#### Data extract
● ● ● ● ●

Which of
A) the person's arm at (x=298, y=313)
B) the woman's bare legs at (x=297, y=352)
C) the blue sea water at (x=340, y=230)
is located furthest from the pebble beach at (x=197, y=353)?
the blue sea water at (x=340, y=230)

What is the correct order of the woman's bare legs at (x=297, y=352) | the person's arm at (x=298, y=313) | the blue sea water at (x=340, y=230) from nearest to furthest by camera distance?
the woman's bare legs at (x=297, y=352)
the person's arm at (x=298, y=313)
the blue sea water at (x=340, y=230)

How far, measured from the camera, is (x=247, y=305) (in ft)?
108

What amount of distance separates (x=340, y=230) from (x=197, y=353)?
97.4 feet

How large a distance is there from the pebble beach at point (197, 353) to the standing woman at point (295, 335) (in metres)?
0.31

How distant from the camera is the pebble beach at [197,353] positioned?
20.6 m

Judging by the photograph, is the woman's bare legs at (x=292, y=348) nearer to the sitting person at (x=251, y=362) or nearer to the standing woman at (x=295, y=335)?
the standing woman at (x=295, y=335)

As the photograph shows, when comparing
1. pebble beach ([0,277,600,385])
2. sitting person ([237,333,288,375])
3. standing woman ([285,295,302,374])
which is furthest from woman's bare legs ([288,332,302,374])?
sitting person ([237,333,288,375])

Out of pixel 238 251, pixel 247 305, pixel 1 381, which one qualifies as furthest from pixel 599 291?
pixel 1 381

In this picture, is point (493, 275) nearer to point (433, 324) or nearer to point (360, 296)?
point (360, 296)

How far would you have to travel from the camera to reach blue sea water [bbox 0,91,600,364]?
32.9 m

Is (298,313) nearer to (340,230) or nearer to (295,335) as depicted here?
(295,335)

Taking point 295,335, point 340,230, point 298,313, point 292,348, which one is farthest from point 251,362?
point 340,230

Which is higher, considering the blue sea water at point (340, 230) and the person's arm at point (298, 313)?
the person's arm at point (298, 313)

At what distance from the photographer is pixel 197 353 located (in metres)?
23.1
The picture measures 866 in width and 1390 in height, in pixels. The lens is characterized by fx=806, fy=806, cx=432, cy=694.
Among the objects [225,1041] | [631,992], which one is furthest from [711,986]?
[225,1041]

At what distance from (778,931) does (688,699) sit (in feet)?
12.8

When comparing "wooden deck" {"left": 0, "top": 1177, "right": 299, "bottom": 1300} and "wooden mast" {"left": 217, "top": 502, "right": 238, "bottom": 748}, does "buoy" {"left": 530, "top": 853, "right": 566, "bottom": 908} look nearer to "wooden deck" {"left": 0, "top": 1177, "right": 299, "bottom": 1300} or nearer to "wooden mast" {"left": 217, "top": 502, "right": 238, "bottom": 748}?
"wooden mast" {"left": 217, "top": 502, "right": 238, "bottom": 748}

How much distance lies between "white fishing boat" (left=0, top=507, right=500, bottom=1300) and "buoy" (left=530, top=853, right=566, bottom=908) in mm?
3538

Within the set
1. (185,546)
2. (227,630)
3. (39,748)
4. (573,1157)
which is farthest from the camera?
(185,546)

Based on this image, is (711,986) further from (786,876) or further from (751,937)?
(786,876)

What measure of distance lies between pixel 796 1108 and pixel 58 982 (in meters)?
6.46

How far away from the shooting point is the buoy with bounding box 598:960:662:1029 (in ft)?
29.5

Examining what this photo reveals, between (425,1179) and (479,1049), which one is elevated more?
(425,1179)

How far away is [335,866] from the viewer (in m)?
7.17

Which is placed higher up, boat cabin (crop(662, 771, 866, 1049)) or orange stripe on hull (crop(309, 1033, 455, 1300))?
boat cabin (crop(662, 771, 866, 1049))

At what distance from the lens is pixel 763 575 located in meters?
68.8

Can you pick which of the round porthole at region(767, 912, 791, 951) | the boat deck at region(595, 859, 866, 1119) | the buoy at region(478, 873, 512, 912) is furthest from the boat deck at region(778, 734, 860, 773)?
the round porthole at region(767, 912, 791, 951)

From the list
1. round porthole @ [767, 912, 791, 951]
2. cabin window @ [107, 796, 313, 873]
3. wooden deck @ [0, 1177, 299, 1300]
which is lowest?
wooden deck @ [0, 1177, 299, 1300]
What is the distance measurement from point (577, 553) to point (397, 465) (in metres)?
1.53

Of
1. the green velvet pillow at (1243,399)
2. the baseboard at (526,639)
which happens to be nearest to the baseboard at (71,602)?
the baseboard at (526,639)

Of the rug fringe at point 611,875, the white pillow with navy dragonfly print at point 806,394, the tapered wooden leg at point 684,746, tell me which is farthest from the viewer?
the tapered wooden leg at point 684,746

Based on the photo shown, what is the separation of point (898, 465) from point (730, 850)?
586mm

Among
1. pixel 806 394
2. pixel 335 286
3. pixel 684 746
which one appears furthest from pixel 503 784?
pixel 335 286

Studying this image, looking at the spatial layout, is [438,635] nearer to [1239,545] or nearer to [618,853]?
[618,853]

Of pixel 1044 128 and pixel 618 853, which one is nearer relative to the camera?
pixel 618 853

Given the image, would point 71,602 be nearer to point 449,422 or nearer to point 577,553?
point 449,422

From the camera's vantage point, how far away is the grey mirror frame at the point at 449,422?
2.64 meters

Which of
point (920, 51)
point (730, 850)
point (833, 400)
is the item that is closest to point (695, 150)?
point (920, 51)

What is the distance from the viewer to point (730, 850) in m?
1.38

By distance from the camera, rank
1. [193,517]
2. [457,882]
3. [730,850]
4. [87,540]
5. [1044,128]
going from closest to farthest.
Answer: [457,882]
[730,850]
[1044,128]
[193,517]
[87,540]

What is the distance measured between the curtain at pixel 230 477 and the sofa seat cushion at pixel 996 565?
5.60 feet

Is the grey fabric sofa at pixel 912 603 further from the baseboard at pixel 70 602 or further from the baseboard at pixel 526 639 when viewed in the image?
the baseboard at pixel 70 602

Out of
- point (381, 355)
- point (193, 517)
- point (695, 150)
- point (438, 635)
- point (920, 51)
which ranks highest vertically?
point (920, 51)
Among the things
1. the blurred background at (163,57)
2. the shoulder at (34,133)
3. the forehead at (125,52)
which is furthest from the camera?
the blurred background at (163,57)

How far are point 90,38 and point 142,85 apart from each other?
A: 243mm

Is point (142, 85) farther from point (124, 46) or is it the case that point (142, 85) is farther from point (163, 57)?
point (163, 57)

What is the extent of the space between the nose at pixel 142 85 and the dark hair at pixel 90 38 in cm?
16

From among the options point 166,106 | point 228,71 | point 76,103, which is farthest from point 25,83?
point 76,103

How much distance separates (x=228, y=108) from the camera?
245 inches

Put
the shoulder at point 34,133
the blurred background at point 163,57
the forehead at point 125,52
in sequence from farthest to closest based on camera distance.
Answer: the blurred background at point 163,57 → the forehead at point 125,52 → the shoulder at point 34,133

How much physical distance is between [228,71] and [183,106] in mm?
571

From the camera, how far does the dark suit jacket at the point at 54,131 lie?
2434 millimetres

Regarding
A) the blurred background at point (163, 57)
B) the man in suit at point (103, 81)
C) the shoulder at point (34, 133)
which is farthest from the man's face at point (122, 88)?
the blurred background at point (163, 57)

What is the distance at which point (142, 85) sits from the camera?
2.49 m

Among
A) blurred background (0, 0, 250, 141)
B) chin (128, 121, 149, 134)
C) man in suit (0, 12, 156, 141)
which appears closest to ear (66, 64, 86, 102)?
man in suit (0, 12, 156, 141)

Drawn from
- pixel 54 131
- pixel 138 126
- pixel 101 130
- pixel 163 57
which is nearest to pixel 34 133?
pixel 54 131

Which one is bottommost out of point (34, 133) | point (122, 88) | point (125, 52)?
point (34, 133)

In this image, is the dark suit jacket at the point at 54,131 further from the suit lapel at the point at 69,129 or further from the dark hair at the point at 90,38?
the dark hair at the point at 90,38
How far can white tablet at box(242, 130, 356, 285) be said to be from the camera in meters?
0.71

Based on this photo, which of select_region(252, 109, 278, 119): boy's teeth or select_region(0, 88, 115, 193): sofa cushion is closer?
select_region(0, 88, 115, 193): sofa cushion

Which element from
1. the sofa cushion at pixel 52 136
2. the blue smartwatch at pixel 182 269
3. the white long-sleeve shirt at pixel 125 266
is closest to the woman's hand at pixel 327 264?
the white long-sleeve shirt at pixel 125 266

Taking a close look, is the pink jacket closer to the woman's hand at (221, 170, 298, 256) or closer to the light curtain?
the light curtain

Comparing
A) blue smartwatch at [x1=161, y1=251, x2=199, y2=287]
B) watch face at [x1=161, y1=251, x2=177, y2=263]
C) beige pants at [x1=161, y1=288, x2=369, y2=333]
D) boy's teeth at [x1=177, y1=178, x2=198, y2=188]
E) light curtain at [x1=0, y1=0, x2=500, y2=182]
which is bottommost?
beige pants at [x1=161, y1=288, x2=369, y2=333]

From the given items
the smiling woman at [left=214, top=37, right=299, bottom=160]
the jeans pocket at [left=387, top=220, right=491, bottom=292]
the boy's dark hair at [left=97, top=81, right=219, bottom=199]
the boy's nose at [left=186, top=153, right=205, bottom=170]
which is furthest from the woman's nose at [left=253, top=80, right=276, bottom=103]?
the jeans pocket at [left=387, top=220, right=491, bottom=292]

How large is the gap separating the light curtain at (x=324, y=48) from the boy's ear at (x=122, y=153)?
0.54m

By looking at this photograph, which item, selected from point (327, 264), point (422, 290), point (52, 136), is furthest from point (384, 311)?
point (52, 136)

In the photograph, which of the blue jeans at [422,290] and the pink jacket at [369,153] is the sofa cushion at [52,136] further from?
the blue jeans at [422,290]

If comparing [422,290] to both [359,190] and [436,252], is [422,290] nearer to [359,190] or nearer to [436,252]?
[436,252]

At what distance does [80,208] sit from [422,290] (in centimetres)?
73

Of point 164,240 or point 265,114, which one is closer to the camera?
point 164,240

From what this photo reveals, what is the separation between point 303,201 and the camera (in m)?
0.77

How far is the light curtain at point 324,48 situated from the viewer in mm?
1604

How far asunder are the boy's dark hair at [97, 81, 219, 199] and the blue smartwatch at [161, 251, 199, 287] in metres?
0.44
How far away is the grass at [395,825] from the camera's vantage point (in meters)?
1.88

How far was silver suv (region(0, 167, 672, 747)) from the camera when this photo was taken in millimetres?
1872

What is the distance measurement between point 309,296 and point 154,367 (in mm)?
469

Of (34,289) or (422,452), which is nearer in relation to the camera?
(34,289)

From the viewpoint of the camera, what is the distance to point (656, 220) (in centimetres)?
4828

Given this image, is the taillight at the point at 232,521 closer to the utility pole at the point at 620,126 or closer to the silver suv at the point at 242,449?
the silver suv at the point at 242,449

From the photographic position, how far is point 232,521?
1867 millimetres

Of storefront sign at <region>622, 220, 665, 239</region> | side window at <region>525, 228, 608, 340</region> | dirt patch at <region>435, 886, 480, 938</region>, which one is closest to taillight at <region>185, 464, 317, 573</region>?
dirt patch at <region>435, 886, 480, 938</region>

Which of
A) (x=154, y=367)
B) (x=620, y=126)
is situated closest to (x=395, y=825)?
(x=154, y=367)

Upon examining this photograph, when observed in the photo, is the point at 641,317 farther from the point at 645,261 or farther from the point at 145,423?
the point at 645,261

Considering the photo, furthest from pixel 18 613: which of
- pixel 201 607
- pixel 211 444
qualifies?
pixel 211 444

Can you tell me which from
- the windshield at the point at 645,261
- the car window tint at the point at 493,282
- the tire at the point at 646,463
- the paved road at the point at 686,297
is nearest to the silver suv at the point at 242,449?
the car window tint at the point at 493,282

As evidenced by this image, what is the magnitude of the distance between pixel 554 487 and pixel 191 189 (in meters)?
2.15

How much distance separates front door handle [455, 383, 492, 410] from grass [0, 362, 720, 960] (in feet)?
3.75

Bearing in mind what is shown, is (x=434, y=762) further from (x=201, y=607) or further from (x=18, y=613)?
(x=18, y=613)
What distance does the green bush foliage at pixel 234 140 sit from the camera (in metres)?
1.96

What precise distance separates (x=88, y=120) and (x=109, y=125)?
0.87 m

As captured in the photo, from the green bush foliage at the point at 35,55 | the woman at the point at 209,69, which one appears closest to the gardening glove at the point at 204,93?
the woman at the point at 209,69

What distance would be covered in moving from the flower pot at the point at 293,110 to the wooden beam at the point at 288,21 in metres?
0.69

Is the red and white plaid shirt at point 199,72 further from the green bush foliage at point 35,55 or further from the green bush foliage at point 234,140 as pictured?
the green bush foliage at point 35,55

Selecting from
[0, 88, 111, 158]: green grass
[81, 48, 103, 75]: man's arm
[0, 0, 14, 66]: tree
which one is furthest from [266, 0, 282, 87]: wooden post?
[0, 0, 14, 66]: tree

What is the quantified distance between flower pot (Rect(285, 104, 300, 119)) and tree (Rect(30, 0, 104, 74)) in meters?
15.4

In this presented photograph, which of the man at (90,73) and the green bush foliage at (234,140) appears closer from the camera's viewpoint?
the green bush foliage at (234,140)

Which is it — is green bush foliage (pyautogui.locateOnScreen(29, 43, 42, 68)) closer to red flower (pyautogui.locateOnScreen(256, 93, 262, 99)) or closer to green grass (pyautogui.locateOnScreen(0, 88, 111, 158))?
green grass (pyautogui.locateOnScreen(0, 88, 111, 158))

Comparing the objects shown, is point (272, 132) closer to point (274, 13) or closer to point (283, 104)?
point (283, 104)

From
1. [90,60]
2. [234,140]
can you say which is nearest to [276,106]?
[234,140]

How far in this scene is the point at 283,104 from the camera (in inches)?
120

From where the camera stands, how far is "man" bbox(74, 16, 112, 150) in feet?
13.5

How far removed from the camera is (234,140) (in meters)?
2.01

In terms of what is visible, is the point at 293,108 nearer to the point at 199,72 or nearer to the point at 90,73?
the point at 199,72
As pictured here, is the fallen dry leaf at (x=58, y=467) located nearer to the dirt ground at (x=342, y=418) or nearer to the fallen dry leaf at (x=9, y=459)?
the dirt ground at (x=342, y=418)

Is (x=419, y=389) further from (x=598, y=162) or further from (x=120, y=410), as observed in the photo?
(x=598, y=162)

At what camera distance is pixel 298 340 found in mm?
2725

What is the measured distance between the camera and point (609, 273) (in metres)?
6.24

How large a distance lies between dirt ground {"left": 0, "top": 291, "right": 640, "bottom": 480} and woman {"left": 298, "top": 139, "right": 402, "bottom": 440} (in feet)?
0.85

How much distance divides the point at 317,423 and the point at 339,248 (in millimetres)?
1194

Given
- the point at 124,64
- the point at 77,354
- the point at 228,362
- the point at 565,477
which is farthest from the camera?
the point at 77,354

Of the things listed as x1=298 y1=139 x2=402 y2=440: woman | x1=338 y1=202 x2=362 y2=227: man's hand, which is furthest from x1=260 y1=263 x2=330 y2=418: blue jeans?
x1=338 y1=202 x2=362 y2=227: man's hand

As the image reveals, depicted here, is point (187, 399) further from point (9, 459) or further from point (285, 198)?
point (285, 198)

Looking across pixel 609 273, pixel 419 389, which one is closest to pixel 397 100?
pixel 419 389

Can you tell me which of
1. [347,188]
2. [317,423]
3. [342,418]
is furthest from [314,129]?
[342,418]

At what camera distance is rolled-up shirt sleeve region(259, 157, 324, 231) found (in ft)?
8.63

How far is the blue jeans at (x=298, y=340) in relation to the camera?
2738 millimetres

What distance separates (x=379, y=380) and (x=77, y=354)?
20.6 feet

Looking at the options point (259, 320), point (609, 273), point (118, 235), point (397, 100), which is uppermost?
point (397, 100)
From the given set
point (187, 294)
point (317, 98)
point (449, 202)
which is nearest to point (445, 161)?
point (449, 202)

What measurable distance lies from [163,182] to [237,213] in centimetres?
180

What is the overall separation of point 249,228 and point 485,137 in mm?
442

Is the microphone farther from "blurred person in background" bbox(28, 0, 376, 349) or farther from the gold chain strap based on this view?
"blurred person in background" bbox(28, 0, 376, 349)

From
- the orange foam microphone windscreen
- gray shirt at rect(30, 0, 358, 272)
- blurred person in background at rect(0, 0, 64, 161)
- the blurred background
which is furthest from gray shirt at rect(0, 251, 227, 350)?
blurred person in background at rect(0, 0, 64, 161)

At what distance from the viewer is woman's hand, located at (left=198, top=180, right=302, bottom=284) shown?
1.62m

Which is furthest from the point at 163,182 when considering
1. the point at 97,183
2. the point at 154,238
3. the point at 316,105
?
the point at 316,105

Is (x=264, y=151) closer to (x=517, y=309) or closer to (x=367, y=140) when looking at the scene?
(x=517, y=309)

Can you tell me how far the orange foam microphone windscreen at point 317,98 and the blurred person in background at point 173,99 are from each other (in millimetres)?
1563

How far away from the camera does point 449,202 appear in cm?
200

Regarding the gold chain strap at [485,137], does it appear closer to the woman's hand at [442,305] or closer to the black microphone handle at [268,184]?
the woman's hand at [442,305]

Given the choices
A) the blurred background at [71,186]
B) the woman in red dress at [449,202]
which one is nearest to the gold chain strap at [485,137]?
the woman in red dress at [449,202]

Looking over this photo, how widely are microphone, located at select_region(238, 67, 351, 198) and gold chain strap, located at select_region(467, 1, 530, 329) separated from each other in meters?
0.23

● ● ● ● ●

#### Goal
Reproduce the lines above verbatim, starting at the line containing "From the given items" and ending at the line containing "which is furthest from the woman's", both included.

#### Answer below
From the given items
the smiling woman at [left=214, top=37, right=299, bottom=160]
the jeans pocket at [left=387, top=220, right=491, bottom=292]
the boy's dark hair at [left=97, top=81, right=219, bottom=199]
the boy's nose at [left=186, top=153, right=205, bottom=170]
which is furthest from the woman's nose at [left=253, top=80, right=276, bottom=103]?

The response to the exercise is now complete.